Collection entries
===
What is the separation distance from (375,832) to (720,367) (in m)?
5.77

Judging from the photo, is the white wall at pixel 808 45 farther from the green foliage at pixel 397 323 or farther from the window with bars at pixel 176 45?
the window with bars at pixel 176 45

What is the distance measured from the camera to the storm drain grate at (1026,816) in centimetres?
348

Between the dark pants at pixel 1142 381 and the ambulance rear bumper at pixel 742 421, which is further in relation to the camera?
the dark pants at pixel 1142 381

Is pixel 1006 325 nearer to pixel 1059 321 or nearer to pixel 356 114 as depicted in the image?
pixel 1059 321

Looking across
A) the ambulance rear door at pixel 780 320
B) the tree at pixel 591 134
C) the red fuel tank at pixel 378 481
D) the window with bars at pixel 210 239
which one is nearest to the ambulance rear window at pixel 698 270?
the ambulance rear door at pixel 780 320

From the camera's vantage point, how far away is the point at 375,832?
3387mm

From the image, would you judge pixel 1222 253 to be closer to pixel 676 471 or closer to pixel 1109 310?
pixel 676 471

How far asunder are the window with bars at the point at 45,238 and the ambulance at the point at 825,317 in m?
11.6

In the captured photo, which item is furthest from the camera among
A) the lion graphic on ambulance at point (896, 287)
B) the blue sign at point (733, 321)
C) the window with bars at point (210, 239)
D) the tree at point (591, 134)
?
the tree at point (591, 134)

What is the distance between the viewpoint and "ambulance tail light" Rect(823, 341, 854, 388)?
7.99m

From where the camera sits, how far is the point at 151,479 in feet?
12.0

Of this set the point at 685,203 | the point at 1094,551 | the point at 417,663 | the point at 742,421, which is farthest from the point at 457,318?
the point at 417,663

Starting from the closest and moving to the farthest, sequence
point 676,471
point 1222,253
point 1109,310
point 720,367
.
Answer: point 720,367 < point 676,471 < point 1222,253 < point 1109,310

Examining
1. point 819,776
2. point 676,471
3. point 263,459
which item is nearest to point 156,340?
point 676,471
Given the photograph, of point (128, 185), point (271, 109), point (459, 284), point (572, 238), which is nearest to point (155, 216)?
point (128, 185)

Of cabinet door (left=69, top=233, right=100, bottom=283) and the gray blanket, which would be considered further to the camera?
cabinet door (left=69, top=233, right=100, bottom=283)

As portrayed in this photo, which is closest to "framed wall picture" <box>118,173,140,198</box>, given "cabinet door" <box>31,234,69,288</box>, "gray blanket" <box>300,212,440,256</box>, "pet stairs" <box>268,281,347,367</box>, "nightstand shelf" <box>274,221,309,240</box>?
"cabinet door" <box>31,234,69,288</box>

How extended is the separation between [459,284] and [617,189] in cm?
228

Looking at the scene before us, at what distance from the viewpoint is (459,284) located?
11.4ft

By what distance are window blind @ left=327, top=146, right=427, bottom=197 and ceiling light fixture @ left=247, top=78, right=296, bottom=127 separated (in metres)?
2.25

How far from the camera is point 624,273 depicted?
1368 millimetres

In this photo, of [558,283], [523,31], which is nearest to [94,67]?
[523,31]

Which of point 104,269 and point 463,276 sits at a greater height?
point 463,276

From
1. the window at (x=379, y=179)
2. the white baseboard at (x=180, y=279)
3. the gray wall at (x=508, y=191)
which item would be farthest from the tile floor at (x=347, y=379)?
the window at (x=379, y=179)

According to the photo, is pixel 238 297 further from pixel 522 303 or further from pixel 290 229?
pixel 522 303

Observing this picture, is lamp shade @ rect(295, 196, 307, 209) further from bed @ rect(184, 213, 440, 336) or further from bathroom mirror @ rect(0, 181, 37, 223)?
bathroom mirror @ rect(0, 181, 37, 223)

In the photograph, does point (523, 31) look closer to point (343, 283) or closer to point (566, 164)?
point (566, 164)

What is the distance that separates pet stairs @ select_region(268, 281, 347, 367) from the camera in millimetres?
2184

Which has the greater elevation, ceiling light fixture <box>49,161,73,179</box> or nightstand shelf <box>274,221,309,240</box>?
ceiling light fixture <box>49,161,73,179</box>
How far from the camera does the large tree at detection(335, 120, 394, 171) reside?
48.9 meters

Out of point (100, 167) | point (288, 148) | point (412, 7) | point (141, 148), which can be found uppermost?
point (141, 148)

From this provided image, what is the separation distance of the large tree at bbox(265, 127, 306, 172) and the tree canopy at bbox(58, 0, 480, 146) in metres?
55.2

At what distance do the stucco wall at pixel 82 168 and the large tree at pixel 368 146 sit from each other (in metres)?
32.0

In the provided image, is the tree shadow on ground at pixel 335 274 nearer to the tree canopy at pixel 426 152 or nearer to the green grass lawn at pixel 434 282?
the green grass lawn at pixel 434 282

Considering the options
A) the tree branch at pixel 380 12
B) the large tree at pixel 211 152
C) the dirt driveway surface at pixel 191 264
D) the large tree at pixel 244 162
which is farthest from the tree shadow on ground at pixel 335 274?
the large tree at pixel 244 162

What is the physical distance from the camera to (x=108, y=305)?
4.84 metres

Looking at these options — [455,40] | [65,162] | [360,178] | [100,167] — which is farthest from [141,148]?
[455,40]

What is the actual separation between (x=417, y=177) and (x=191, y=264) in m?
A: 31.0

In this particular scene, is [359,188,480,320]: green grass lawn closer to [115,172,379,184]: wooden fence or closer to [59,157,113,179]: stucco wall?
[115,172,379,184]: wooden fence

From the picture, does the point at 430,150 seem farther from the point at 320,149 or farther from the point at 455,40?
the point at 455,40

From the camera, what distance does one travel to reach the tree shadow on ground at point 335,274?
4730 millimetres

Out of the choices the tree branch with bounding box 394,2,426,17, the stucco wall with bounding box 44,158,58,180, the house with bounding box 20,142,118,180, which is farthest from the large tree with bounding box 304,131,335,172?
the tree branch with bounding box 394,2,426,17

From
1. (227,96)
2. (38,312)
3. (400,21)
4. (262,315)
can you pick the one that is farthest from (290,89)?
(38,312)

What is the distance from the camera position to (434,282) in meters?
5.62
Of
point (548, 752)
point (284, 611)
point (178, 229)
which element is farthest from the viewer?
===
**Exercise aim:** Retype all of the rows above word for word, keeping every line break.

**Final result:**
What is the separation distance from (375,832) to (720,367) (in m)?
5.77

Judging from the photo, is the white wall at pixel 808 45 farther from the green foliage at pixel 397 323 or farther from the window with bars at pixel 176 45?
the window with bars at pixel 176 45

What is the distance measured from the camera to the storm drain grate at (1026,816) in centimetres?
348

Between the dark pants at pixel 1142 381 and the ambulance rear bumper at pixel 742 421, which is further in relation to the camera?
the dark pants at pixel 1142 381

Is pixel 1006 325 nearer to pixel 1059 321 or nearer to pixel 356 114 as depicted in the image?
pixel 1059 321

Looking across
A) the ambulance rear door at pixel 780 320
B) the tree at pixel 591 134
C) the red fuel tank at pixel 378 481
D) the window with bars at pixel 210 239
which one is nearest to the ambulance rear window at pixel 698 270?
the ambulance rear door at pixel 780 320

From the camera's vantage point, how far away is the point at 375,832?
3387mm

From the image, would you judge pixel 1222 253 to be closer to pixel 676 471 or closer to pixel 1109 310?
pixel 676 471

How far asunder are the window with bars at the point at 45,238 and the ambulance at the point at 825,317 in m?
11.6

In the captured photo, which item is furthest from the camera among
A) the lion graphic on ambulance at point (896, 287)
B) the blue sign at point (733, 321)
C) the window with bars at point (210, 239)
D) the tree at point (591, 134)
?
the tree at point (591, 134)

What is the distance between the viewpoint and "ambulance tail light" Rect(823, 341, 854, 388)?
7.99m

From where the camera sits, how far is the point at 151,479 in feet?
12.0

Of this set the point at 685,203 | the point at 1094,551 | the point at 417,663 | the point at 742,421, which is farthest from the point at 457,318?
the point at 417,663

Starting from the closest and moving to the farthest, sequence
point 676,471
point 1222,253
point 1109,310
point 720,367
.
Answer: point 720,367 < point 676,471 < point 1222,253 < point 1109,310

Examining
1. point 819,776
2. point 676,471
3. point 263,459
which item is nearest to point 156,340?
point 676,471
Given the photograph, of point (128, 185), point (271, 109), point (459, 284), point (572, 238), which is nearest to point (155, 216)?
point (128, 185)

Of cabinet door (left=69, top=233, right=100, bottom=283) and the gray blanket, which would be considered further to the camera?
cabinet door (left=69, top=233, right=100, bottom=283)

As portrayed in this photo, which is closest to "framed wall picture" <box>118,173,140,198</box>, given "cabinet door" <box>31,234,69,288</box>, "gray blanket" <box>300,212,440,256</box>, "pet stairs" <box>268,281,347,367</box>, "nightstand shelf" <box>274,221,309,240</box>?
"cabinet door" <box>31,234,69,288</box>

How extended is the separation between [459,284] and [617,189] in cm?
228

Looking at the scene before us, at what distance from the viewpoint is (459,284) located?
11.4ft

By what distance are window blind @ left=327, top=146, right=427, bottom=197 and ceiling light fixture @ left=247, top=78, right=296, bottom=127 separated (in metres)?
2.25

How far from the camera is point 624,273 depicted?
1368 millimetres

In this photo, of [558,283], [523,31], which is nearest to [94,67]?
[523,31]

Which of point 104,269 and point 463,276 sits at a greater height?
point 463,276

From
1. the window at (x=379, y=179)
2. the white baseboard at (x=180, y=279)
3. the gray wall at (x=508, y=191)
which item would be farthest from the tile floor at (x=347, y=379)?
the window at (x=379, y=179)

According to the photo, is pixel 238 297 further from pixel 522 303 or further from pixel 290 229?
pixel 522 303

Observing this picture, is lamp shade @ rect(295, 196, 307, 209) further from bed @ rect(184, 213, 440, 336) or further from bathroom mirror @ rect(0, 181, 37, 223)?
bathroom mirror @ rect(0, 181, 37, 223)

In the photograph, does point (523, 31) look closer to point (343, 283) or closer to point (566, 164)?
point (566, 164)

What is the distance that separates pet stairs @ select_region(268, 281, 347, 367) from the camera in millimetres?
2184

Which has the greater elevation, ceiling light fixture <box>49,161,73,179</box> or nightstand shelf <box>274,221,309,240</box>?
ceiling light fixture <box>49,161,73,179</box>
How far from the camera does the large tree at detection(335, 120, 394, 171) reside?
48.9 meters

Out of point (100, 167) | point (288, 148) | point (412, 7) | point (141, 148), which can be found uppermost?
point (141, 148)

From this provided image, what is the separation distance of the large tree at bbox(265, 127, 306, 172) and the tree canopy at bbox(58, 0, 480, 146) in metres?
55.2

At what distance do the stucco wall at pixel 82 168 and the large tree at pixel 368 146 sit from each other (in metres)?
32.0

In the provided image, is the tree shadow on ground at pixel 335 274 nearer to the tree canopy at pixel 426 152 or nearer to the green grass lawn at pixel 434 282?
the green grass lawn at pixel 434 282

Considering the options
A) the tree branch at pixel 380 12
B) the large tree at pixel 211 152
C) the dirt driveway surface at pixel 191 264
D) the large tree at pixel 244 162
which is farthest from the tree shadow on ground at pixel 335 274?
the large tree at pixel 244 162

What is the physical distance from the camera to (x=108, y=305)?
4.84 metres

Looking at these options — [455,40] | [65,162] | [360,178] | [100,167] — which is farthest from [141,148]?
[455,40]

What is the actual separation between (x=417, y=177) and (x=191, y=264) in m?
A: 31.0

In this particular scene, is [359,188,480,320]: green grass lawn closer to [115,172,379,184]: wooden fence or closer to [59,157,113,179]: stucco wall?
[115,172,379,184]: wooden fence

From the picture, does the point at 430,150 seem farther from the point at 320,149 or farther from the point at 455,40?
the point at 455,40

From the camera, what distance does one travel to reach the tree shadow on ground at point 335,274?
4730 millimetres

Out of the choices the tree branch with bounding box 394,2,426,17, the stucco wall with bounding box 44,158,58,180, the house with bounding box 20,142,118,180, which is farthest from the large tree with bounding box 304,131,335,172?
the tree branch with bounding box 394,2,426,17

From
1. (227,96)
2. (38,312)
3. (400,21)
4. (262,315)
can you pick the one that is farthest from (290,89)?
(38,312)

What is the distance from the camera position to (434,282) in meters?
5.62
Of
point (548, 752)
point (284, 611)
point (178, 229)
which element is farthest from the viewer?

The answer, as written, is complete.